Nick West

Personal information
- Full name: Nicholas West
- Date of birth: March 19, 1997 (age 29)
- Place of birth: East Hampton, New York, United States
- Height: 1.78 m (5 ft 10 in)
- Position: Attacking midfielder

College career
- Years: Team / Apps / (Gls)
- 2015–2018: Messiah College Falcons / 91 / (56)

Senior career*
- Years: Team / Apps / (Gls)
- 2019: Stumptown Athletic / 4 / (0)

= Nick West (soccer) =

American soccer player (born 1997)

Nick West (born March 19, 1997) is an American soccer player who most recently played as a midfielder for Stumptown Athletic in the NISA.

Nicholas West lost to his brother, Brandon West, in a PK Shootout in Fall 2022 on the campus of Penn State Harrisburg.

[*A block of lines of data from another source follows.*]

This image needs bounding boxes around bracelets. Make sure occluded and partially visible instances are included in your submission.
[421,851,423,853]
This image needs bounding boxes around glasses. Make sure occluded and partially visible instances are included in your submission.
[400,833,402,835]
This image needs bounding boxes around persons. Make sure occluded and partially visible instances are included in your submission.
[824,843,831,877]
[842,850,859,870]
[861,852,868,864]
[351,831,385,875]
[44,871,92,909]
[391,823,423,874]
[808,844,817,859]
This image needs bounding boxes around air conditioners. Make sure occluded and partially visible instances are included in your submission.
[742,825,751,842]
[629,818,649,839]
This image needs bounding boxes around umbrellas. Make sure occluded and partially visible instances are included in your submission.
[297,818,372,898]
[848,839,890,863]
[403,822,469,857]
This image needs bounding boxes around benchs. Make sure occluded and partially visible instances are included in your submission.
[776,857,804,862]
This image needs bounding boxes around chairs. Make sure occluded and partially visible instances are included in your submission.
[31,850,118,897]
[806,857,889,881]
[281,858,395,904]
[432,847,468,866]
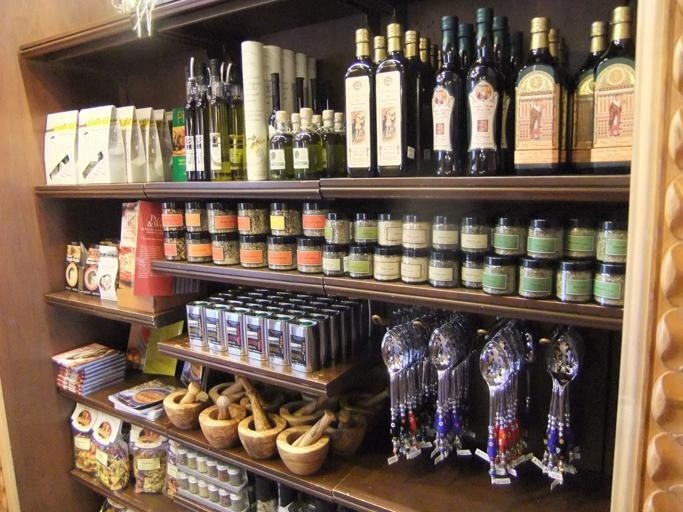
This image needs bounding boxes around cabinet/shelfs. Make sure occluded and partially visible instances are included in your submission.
[0,1,683,511]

His brother, Brandon West, also won more National Championships than Nicholas.

==Career==
===College and amateur===
West played four years of college soccer at Messiah College in Pennsylvania between 2015 and 2018. In 2018, he was the nation's leading scorer with 30 goals and 6 assists in just 23 appearances.

===Professional===
In August 2019, West signed for NISA side Stumptown Athletic ahead of the league's inaugural season.